2

I started to notice my web interface hasn't updated the graph in hours. Each time I restart the gmond process on my clients, I see that the graphs does work. I come back an hour or so later and my graph is blank, just a white graph and nothing has been updated. if I started it again, it works just fine. I'm not sure what it is.

My setup is as follows.

Client -> gmond collector -> gmeta/web host

gmetad.conf

data_source "ENG1" 10.199.1.110
data_source "ENG2" 10.199.19.100
data_source "QA" 10.199.10.200

gmond.conf from 10.199.10.200

globals {
    daemonize = yes
    setuid = yes
    user = nobody
    debug_level = 0
    max_udp_msg_len = 1472
    mute = no
    deaf = no
    allow_extra_data = yes
    host_dmax = 0 /*secs */
    cleanup_threshold = 300 /*secs */
    gexec = no
    send_metadata_interval = 0 /*secs */
}

cluster {
    name = "QA"    
}

udp_send_channel {
    host = 10.199.10.200
    port = 8649
    ttl = 1
}

udp_recv_channel {
    port = 8649
}

**gmond.conf no my client files are the same as above except it doesn't have the udp_recv_channel block defined.
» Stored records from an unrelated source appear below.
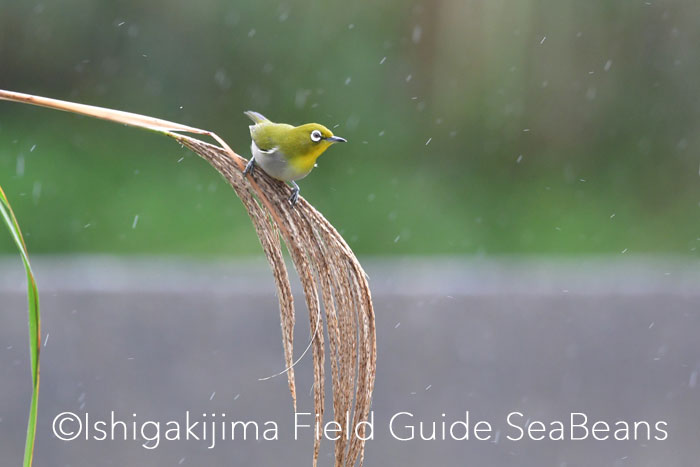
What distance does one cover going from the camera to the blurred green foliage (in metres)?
6.36

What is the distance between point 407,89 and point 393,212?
4.25 ft

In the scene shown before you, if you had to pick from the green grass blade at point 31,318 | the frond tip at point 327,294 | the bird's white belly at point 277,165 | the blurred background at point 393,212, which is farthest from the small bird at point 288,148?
the blurred background at point 393,212

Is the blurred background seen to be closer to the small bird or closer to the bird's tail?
the bird's tail

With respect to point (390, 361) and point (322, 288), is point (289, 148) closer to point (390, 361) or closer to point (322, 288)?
point (322, 288)

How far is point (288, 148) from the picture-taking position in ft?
4.66

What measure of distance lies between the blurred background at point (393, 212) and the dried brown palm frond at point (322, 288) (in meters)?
2.45

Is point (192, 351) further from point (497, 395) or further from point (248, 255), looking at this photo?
point (248, 255)

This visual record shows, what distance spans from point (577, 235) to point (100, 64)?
3.81 metres

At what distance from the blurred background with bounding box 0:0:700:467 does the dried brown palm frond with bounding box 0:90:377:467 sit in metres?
2.45

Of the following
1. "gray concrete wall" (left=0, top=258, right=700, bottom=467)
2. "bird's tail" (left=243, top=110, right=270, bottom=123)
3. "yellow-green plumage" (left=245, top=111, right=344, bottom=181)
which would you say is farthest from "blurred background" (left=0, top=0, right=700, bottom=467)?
"yellow-green plumage" (left=245, top=111, right=344, bottom=181)

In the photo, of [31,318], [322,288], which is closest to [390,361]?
[322,288]

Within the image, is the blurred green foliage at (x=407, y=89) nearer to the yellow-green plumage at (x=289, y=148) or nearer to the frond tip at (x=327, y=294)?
the yellow-green plumage at (x=289, y=148)

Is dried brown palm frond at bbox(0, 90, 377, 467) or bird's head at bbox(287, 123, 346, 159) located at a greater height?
bird's head at bbox(287, 123, 346, 159)

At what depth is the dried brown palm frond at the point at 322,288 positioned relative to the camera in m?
0.98
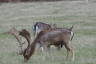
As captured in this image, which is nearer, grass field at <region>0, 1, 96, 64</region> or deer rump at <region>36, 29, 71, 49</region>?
deer rump at <region>36, 29, 71, 49</region>

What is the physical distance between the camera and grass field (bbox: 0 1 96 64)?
13.4m

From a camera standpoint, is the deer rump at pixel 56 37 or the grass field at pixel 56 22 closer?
the deer rump at pixel 56 37

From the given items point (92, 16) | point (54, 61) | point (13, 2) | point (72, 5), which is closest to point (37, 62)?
point (54, 61)

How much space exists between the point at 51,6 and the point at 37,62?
83.5ft

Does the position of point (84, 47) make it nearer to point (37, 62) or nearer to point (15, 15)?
point (37, 62)

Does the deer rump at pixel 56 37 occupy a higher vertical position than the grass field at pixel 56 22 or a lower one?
higher

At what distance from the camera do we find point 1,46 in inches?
648

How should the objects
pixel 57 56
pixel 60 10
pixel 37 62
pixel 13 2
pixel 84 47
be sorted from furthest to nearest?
pixel 13 2
pixel 60 10
pixel 84 47
pixel 57 56
pixel 37 62

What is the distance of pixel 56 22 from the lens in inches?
1066

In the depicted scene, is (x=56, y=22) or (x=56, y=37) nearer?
(x=56, y=37)

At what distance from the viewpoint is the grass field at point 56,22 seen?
1341 cm

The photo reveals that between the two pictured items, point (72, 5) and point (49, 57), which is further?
point (72, 5)

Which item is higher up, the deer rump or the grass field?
the deer rump

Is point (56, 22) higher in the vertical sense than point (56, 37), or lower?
lower
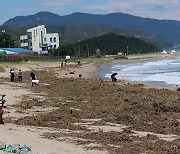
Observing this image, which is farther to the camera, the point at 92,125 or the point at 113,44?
the point at 113,44

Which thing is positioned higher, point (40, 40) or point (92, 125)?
point (40, 40)

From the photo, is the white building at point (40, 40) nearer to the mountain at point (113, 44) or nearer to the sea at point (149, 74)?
the mountain at point (113, 44)

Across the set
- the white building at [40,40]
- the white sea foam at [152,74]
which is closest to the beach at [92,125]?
the white sea foam at [152,74]

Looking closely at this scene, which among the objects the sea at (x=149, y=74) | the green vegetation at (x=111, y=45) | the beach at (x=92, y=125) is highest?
the green vegetation at (x=111, y=45)

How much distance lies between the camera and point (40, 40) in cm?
12550

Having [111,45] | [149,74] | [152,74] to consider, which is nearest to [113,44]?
[111,45]

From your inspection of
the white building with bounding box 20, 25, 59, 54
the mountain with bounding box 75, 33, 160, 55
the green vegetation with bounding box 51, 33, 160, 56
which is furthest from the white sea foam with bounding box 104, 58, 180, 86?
the mountain with bounding box 75, 33, 160, 55

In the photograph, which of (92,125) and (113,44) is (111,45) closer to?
(113,44)

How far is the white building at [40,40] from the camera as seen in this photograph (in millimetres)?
124312

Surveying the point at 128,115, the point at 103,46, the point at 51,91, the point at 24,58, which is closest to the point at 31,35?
the point at 24,58

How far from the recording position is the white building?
12431cm

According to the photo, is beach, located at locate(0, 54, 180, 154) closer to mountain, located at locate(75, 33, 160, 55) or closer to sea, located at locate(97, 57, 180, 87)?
sea, located at locate(97, 57, 180, 87)

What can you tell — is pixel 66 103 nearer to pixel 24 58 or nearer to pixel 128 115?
pixel 128 115

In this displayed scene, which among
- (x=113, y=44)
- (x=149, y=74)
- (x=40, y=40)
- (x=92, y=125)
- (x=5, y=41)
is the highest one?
(x=40, y=40)
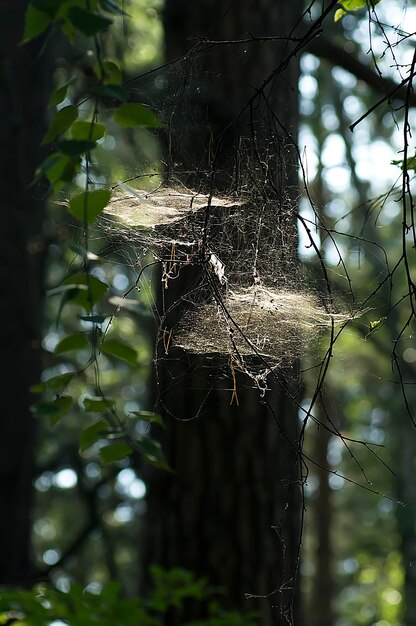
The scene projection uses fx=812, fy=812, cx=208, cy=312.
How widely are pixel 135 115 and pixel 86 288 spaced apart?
11.3 inches

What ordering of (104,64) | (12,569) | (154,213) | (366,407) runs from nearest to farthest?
1. (104,64)
2. (154,213)
3. (12,569)
4. (366,407)

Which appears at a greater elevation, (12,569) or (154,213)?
(154,213)

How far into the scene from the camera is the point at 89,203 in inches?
51.2

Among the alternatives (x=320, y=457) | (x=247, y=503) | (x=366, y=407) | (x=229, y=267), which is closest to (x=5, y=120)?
(x=247, y=503)

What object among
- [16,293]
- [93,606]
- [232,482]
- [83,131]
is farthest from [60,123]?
[16,293]

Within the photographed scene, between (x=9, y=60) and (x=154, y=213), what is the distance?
490cm

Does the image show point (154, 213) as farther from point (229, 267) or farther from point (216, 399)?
point (216, 399)

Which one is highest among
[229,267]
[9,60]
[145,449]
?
[9,60]

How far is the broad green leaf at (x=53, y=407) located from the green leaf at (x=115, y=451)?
0.11 meters

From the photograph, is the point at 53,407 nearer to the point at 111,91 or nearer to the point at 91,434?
the point at 91,434

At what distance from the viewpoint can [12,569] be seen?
5766 millimetres

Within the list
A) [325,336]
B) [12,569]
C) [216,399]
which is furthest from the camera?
Result: [12,569]

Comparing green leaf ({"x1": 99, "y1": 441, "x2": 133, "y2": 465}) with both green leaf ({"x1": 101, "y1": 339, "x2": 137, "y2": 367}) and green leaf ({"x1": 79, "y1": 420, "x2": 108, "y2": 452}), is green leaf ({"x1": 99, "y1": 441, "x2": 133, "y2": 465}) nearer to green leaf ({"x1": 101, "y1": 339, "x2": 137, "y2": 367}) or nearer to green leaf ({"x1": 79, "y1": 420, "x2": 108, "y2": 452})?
green leaf ({"x1": 79, "y1": 420, "x2": 108, "y2": 452})

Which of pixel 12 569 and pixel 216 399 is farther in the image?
pixel 12 569
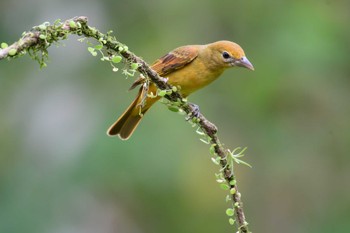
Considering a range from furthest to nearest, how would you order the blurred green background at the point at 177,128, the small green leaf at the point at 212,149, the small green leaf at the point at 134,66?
the blurred green background at the point at 177,128, the small green leaf at the point at 212,149, the small green leaf at the point at 134,66

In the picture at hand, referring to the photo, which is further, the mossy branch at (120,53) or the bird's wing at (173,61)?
the bird's wing at (173,61)

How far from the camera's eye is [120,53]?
2592 millimetres

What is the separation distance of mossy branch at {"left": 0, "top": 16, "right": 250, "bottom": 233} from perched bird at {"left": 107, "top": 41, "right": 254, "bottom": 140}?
1.32 meters

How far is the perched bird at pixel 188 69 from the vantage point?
171 inches

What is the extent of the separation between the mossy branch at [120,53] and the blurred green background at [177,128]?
2.33 metres

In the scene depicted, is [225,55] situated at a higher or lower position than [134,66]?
higher

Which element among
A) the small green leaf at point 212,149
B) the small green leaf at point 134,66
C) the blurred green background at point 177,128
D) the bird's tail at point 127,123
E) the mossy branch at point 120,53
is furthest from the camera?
the blurred green background at point 177,128

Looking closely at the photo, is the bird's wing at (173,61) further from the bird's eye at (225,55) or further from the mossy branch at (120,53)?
the mossy branch at (120,53)

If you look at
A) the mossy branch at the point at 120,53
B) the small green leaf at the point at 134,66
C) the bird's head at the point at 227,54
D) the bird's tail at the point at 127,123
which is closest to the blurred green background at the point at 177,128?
the bird's tail at the point at 127,123

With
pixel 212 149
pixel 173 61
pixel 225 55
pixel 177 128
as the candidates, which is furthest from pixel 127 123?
pixel 212 149

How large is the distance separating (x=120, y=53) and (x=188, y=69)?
6.23 ft

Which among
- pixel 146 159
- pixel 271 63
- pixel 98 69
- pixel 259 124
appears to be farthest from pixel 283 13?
pixel 146 159

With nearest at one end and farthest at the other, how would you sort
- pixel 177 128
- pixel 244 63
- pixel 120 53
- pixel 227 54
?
pixel 120 53
pixel 244 63
pixel 227 54
pixel 177 128

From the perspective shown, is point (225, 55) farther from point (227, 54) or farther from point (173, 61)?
point (173, 61)
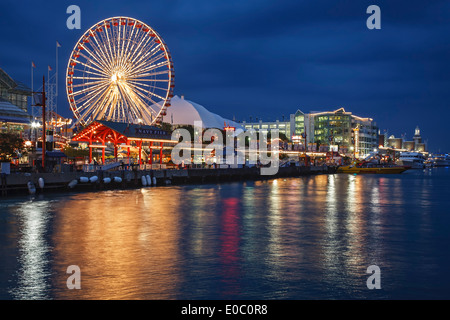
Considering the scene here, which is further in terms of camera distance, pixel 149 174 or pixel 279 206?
pixel 149 174

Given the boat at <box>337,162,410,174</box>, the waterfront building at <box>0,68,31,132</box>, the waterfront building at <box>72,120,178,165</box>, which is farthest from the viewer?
the boat at <box>337,162,410,174</box>

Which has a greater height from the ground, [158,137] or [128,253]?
[158,137]

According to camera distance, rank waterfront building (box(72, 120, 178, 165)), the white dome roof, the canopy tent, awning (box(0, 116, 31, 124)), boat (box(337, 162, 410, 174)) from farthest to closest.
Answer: the white dome roof → boat (box(337, 162, 410, 174)) → the canopy tent → awning (box(0, 116, 31, 124)) → waterfront building (box(72, 120, 178, 165))

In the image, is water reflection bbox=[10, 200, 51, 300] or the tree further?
the tree

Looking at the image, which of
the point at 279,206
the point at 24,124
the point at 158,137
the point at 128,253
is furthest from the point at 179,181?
the point at 128,253

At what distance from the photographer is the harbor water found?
15.6 metres

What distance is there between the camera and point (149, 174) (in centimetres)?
6169

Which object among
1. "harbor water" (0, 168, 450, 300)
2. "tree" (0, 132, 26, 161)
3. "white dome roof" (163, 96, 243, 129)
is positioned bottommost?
"harbor water" (0, 168, 450, 300)

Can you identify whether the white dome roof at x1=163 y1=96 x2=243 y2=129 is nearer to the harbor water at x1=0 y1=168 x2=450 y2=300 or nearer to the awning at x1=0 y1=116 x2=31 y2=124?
the awning at x1=0 y1=116 x2=31 y2=124

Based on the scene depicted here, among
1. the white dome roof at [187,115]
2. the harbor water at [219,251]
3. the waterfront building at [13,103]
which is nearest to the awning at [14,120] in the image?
the waterfront building at [13,103]

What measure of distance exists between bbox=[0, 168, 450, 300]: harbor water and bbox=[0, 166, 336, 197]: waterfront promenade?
281 inches

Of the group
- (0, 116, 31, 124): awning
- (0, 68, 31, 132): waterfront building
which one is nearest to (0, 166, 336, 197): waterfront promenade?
(0, 68, 31, 132): waterfront building
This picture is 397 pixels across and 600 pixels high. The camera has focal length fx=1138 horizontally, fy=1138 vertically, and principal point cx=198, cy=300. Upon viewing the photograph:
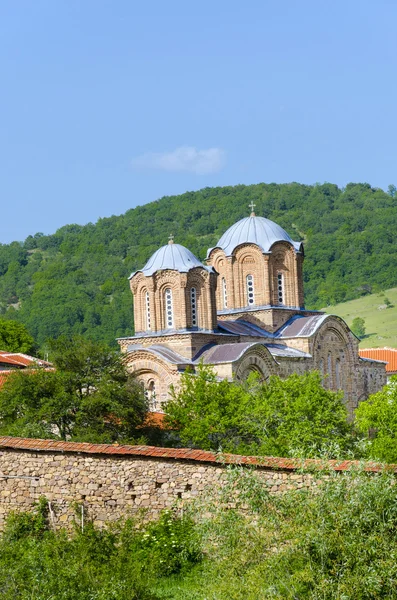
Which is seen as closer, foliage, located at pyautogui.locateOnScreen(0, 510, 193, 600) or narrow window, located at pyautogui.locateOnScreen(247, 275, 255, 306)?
foliage, located at pyautogui.locateOnScreen(0, 510, 193, 600)

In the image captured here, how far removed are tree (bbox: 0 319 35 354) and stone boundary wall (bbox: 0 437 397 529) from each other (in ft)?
148

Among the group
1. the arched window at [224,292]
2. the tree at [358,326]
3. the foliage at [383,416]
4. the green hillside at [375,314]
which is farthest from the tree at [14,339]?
the tree at [358,326]

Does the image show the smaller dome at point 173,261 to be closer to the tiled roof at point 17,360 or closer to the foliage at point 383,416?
the tiled roof at point 17,360

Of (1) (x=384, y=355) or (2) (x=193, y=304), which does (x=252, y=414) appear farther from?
(1) (x=384, y=355)

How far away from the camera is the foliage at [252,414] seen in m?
28.0

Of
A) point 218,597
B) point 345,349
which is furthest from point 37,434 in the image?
point 345,349

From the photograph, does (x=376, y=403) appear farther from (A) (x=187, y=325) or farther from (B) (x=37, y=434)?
(A) (x=187, y=325)

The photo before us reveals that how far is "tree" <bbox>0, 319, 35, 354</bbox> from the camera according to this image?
60.7 metres

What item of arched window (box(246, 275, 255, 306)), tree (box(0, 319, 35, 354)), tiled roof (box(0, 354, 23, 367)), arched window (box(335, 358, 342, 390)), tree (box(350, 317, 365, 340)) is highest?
tree (box(350, 317, 365, 340))

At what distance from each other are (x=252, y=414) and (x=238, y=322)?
1321cm

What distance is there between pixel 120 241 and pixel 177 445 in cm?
9509

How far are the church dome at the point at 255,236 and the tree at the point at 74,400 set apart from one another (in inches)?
566

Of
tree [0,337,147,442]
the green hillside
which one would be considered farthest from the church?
the green hillside

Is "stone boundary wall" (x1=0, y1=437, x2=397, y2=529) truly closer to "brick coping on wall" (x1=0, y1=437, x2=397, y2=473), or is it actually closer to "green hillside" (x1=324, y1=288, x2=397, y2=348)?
"brick coping on wall" (x1=0, y1=437, x2=397, y2=473)
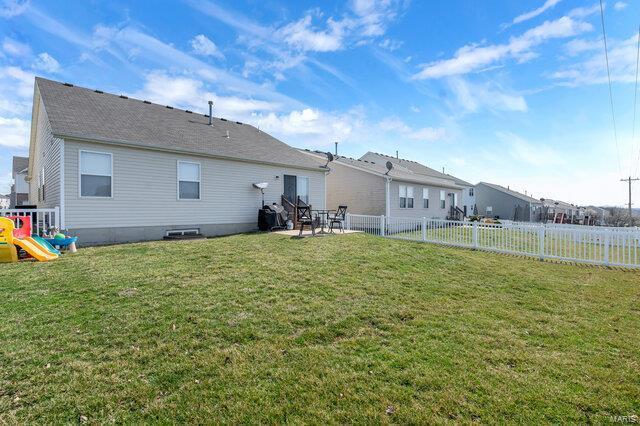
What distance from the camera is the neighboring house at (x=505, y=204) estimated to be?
37.6 m

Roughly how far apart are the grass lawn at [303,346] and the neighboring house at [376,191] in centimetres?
1223

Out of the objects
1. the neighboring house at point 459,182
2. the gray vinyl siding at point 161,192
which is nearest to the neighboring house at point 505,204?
the neighboring house at point 459,182

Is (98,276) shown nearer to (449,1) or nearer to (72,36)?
(72,36)

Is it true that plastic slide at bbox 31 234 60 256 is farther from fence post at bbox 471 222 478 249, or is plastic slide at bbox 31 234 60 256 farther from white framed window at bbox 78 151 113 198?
fence post at bbox 471 222 478 249

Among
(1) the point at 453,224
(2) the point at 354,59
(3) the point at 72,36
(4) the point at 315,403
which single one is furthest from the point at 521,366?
(3) the point at 72,36

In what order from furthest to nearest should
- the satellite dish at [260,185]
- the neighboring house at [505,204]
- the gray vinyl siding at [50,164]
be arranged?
1. the neighboring house at [505,204]
2. the satellite dish at [260,185]
3. the gray vinyl siding at [50,164]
I forwarded the states from my client to a collector (such as 10.199.10.200), which then gets pulled by the gmeta server (10.199.1.110). This server also collects data from a group of servers defined as "ENG1."

sdot257
  • 3,039
  • 5
  • 29
  • 38
  • Please post the /etc/gmond.conf and /etc/gmetad.conf files for client and server. Also, take a look at the iptables rules on client and server. – dmourati May 17 '11 at 23:40
  • Updated, and no fw between clients and server. – sdot257 May 17 '11 at 23:48
  • Looks like you are not using multicast at all? In any event, the gmetad communication from the server to the store needs a tcp listener on port 8649. Try adding: tcp_accept_channel { port = 8649 } – dmourati May 18 '11 at 00:08
  • what do you mean by you modify the config to use multicast? What changes did you make to your gmond.conf and gmetad.conf so that it works? –  Mar 02 '12 at 04:19

3 Answers3

4

I've been facing with this problem when Ganglia is installed on Ubuntu. According to the document, it sounds like gmond lost metadata and doesn't know what to do with the metric data. Since you're setting up Ganglia in unicast mode, you need to instruct gmond to periodically send metadata by changing send_metadata_interval to a non-zero value:

globals {
  daemonize = yes
  setuid = yes
  user = ganglia
  debug_level = 0
  max_udp_msg_len = 1472
  mute = no
  deaf = no
  allow_extra_data = yes
  host_dmax = 0 /*secs */
  cleanup_threshold = 300 /*secs */
  gexec = no
  send_metadata_interval = 30 /*secs */
}

Give it a try!

Read more:

http://sourceforge.net/apps/trac/ganglia/wiki/ganglia_release_notes

3.1 collectors will request a gmond to resend its metric description information if needed and if using multicast, if you are using unicast there is no way to do that yet and so if you restart your collector will be left with partial or no data from the cluster that is being collected through it untill all gmond in that cluster are restarted. To workaround this problem if using unicast setup send_metadata_interval to a reasonable value so that all gmond resent their metadata periodically to the collector in case it gets lost.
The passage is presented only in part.